I have a Linksys router configured with DHCP supplying IPs to whole network. I have one Server with CentOS6.3 configured as Host machine. i want to configure a PXE server on Host machine so that i can install all the guest OSes using PXE.

how can we configure two DHCP on a network?
can anyone tell me step by step with explaination?

thanks

It's a recipe for disaster, putting two DHCP servers on the same Layer 2 segment.

What I would do is create a second network (VLAN, separate NIC and switch, etc) for the PXE boot environment. Otherwise, you're just setting yourself up to have weird issues.

Alternatively, you could have the Linux server serve all DHCP requests, disable the DHCP server on the Linksys router, and put the router's IP as the default gateway for the network. It's perfectly acceptable to divorce DHCP from router functions. We do it in every one of our networks, and we have a few hundred of them (serving 11M users).

landysaccount 12-25-2012 12:12 AM

The only way I see this working is if you know the mac addresses for all the hosts in the network and using the servers to answer to specific hosts only... But, I don't understand why two dhcp servers...

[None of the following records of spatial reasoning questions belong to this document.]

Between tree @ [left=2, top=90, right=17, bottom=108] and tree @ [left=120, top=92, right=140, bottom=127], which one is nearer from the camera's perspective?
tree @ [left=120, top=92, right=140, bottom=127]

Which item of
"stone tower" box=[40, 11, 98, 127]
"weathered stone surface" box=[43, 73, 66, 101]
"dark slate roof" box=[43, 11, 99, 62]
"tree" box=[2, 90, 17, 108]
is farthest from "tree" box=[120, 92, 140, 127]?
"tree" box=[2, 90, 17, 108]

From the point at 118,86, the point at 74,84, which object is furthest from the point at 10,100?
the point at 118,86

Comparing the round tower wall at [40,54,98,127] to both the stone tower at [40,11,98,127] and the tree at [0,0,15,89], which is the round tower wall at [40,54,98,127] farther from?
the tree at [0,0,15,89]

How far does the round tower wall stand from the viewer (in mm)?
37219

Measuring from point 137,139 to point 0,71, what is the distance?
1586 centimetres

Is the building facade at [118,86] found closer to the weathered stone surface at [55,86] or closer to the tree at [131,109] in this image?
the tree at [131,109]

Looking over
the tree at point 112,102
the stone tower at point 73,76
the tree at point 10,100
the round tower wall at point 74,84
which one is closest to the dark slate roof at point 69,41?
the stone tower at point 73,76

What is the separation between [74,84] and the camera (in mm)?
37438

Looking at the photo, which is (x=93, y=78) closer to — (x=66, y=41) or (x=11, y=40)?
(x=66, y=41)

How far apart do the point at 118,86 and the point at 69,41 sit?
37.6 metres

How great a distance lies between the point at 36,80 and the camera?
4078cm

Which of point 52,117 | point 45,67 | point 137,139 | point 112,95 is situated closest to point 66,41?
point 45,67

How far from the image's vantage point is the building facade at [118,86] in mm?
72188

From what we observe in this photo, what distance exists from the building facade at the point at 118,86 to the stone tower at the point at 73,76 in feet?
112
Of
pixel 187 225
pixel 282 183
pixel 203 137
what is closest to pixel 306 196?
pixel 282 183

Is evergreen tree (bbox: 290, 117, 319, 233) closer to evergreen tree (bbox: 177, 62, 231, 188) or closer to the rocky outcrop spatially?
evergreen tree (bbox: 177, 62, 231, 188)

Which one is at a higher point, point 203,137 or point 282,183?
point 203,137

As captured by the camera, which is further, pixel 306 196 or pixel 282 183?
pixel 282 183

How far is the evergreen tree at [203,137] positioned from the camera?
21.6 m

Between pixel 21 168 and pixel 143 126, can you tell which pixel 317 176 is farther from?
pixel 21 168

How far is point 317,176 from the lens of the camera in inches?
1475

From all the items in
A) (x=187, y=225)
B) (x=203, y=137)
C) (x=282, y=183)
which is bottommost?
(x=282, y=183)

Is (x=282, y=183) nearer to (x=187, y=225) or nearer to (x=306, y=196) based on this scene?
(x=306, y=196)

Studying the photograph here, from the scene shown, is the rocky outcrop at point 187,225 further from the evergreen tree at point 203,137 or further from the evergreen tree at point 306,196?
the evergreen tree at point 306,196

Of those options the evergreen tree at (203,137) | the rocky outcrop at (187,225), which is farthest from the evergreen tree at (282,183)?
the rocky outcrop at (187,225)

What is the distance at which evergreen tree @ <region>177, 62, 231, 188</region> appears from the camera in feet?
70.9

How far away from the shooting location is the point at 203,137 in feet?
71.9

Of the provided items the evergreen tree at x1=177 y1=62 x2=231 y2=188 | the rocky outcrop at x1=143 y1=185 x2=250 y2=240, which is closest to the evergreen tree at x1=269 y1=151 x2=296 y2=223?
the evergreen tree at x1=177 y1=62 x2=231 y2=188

solarisguy 12-25-2012 11:26 AM

Quote:

Originally Posted by landysaccount (Post 4856395)
The only way I see this working is if you know the mac addresses for all the hosts in the network and using the servers to answer to specific hosts only... But, I don't understand why two dhcp servers...

Yes, this will work, assuming that one host has network blocks advertised and is configured to be authoritative for the broadcast domain; however, this is complicated and needlessly complex when the same goal can be attained by using dhcpd on Linux and disabling the router's DHCP server.

jefro 12-25-2012 04:35 PM

You can get this to work but consider gpxe instead. One could set lease limits to one less than amount of clients and then use any new dhcp just while booting. Other odd ways are to set mac to forever or set other port blocking.